Le premier d’entre eux s’appelle Paul Ramba. Licencié en droit et en relations internationales, il s’exprime dans un français remarquable. D’emblée, il dresse un constat affligeant: dans sa communauté, l’abandon scolaire est en augmentation. Il atteint pratiquement 20% des élèves inscrits! Les causes sont multiples avec un élément tristement prépondérant: la pauvreté, mais aussi la faible implication de l’Etat roumain, de la société civile ou encore des associations de parents.

Autre fait parlant: durant ces 25 dernières années, la Loi sur l’éducation a été modifiée à plus de 60 reprises et les ministres remplacés… 23 fois. Pavel Nastase, précédent ministre de l’Education, a modifié 152 articles sur un total de 365 que comporte cette Loi. Son successeur, Liviu Pop, prévoit une nouvelle mouture pour 2018.

Un enjeu considérable

Intégration des enfants Roms, scolarisation pour tous dans les degrés de la maternelle et du primaire, développement du soutien éducatif et pédagogique, l’enjeu est considérable. Le système scolaire, jusqu’au 5ème degré, s’applique durant la matinée. Jardins d’enfants, centres de jour, après-midis didactiques ou ludiques, formation des professeurs à cet égard, sont autant d’actions nouvelles s’inscrivant toutes dans la perspective d’une meilleure égalité des chances.

Paul veille au bon déroulement de l’enseignement que reçoivent plus de 2’500 écoliers de divers degrés, cela dans les sept judets soit, pour lui, quelque 1’300 kilomètres de route à accomplir chaque semaine. Très présente depuis longtemps dans le judet de Harghita, Caritas est le garant du dossier de la scolarisation.

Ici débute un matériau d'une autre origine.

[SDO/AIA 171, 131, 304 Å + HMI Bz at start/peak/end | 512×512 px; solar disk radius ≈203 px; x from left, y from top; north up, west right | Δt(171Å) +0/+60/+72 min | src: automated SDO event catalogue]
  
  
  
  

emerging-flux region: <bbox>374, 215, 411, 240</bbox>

Ioan Gogi a pour sa part suivi la Faculté en mécanique-matériaux de construction. C’est donc tout naturellement qu’il s’est vu attribuer la responsabilité des travaux des maisons entrant dans le projet. Employé à la mairie de Reghin avant d’être engagé à la FAER, la Fondation pour la promotion de l’agriculture et de l’économie régionale, cet érudit a prouvé ses compétences en occupant la fonction de lien social avec la communauté dont il est originaire.

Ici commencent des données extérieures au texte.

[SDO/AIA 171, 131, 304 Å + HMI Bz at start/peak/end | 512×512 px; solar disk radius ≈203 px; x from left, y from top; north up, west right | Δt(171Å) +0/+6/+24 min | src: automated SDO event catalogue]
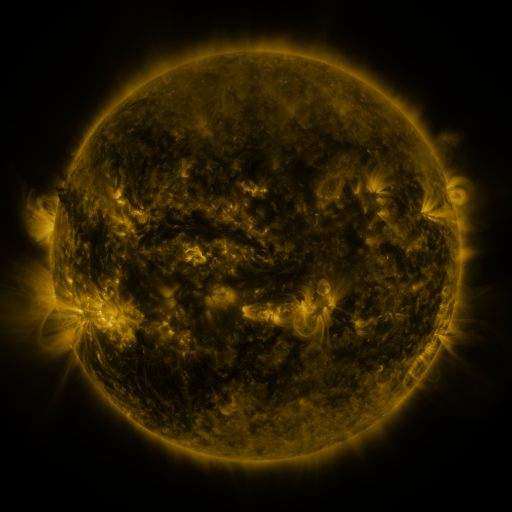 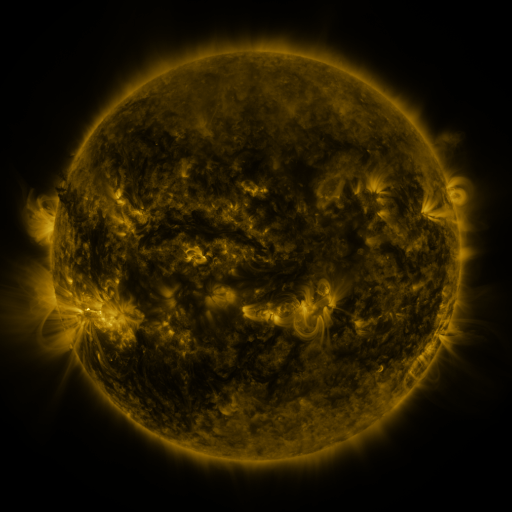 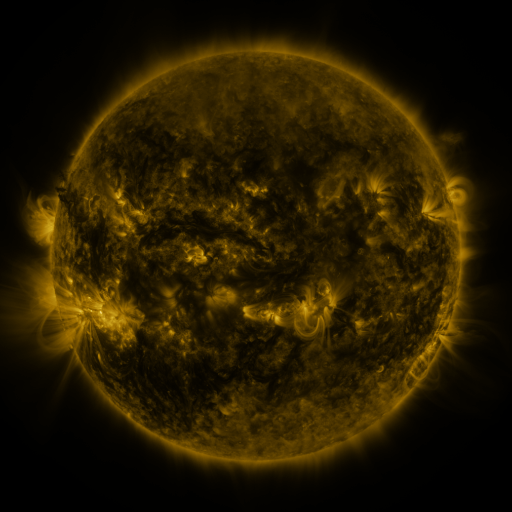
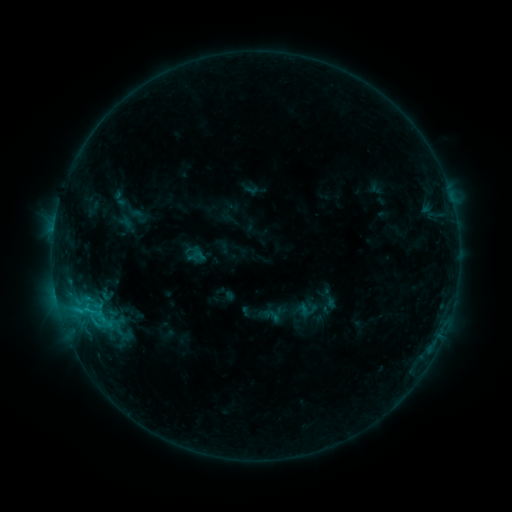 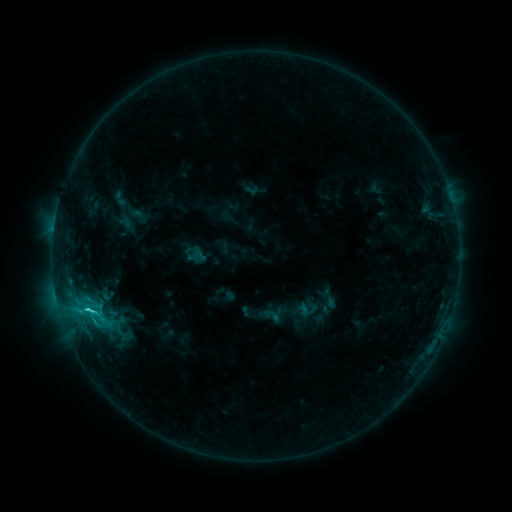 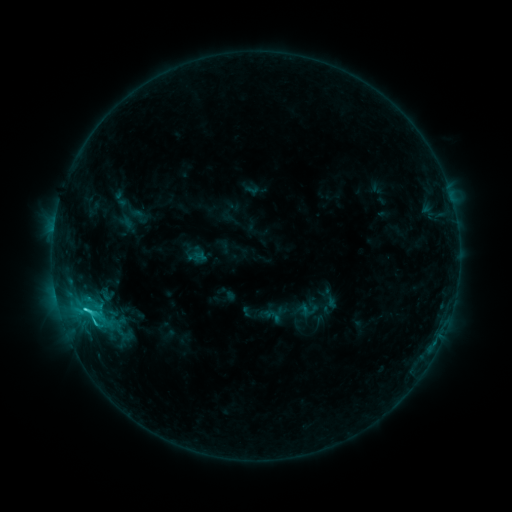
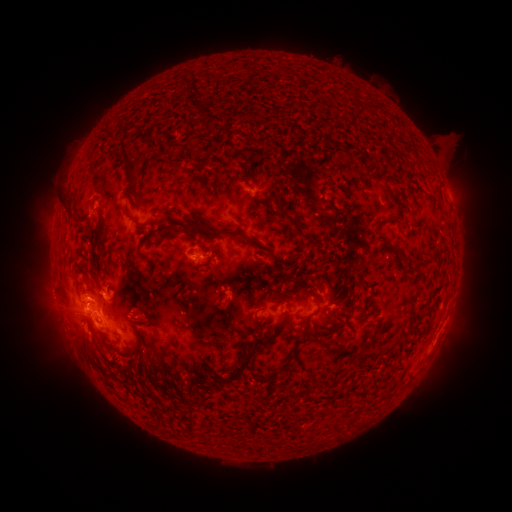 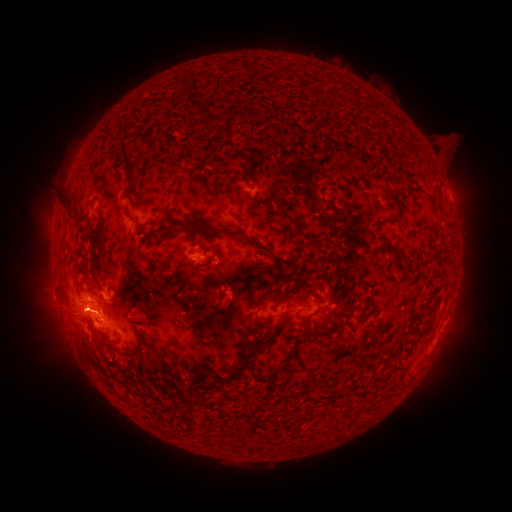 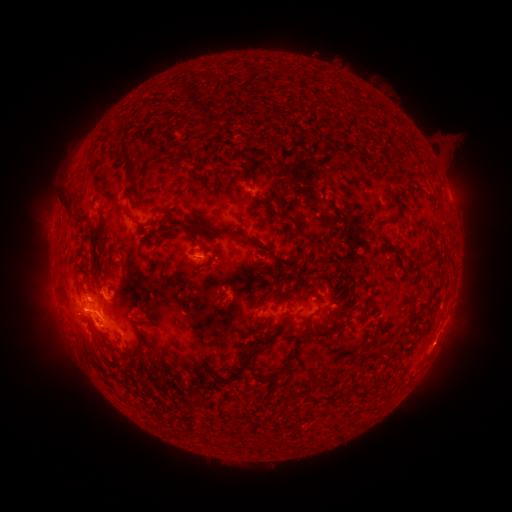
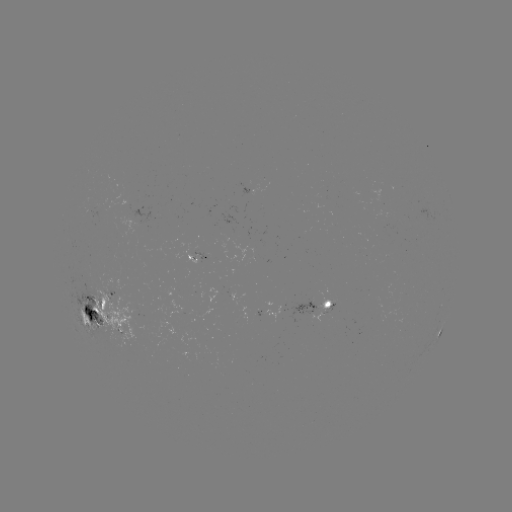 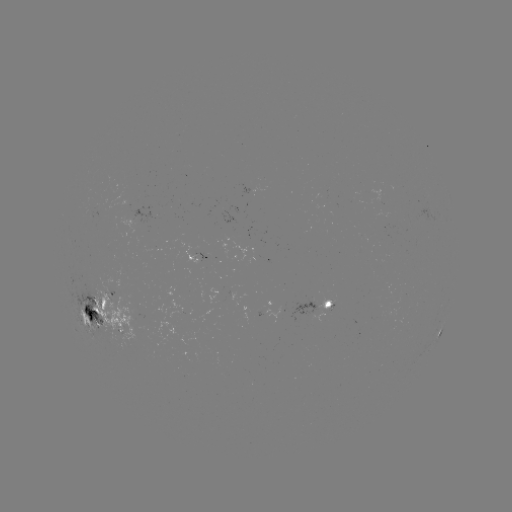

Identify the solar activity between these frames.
C5.8 flare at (88, 308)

Un architecte suisse a établi les plans standards pour toutes les maisons à construire: surface totale 45 m², 2 chambres, 1 salle de bain. La mairie offre le terrain si nécessaire, assume les travaux d’adduction d’eau. La famille prend à sa charge les finitions d’intérieur (la peinture, par exemple) dans le village d’ Iceliu de Jos, 14 maisons, neuves ou rénovées, seront habitables, et 10 à Gornesti, non loin de là. Le 24 décembre prochain, 124 familles prendront ainsi possession

Ernest Herchi enfin, est responsable de la formation professionnelle. Diplômé de l’Université en management, son enseignement s’adresse à des adultes (femmes et hommes) âgés de 17 à 50 ans, près des 90% sont Roms. Il se déplace dans 10 villages du judet de Mures, pour environ 300 personnes inscrites: 120 heures de théorie, 240 heures de travail pratique dans plusieurs domaines (commerce, vente, entrepreneuriat, les services, activités manuelles, telle que finisseur de travaux intérieurs, etc.)

Diplôme reconnu

Un diplôme reconnu s’obtient après réussite de l’examen écrit et oral. Une centaine d’emplois ont déjà été créés. Au moins 5 chefs d’entreprise ont accueilli favorablement l’idée d’engager ces nouveaux diplômés. La FAER se charge encore de la formation de soignants à domicile pour les personnes âgées. L’approche, plus délicate, fait appel aux soins de base, l’hygiène, la psychologie, aussi. A l’échéance de ce grand projet, Ernest, Ioan et Paul espèrent concrétiser leurs souhaits discrètement glissés à l’oreille: mettre à profit leur expérience dans d’autres régions, pour de futurs projets!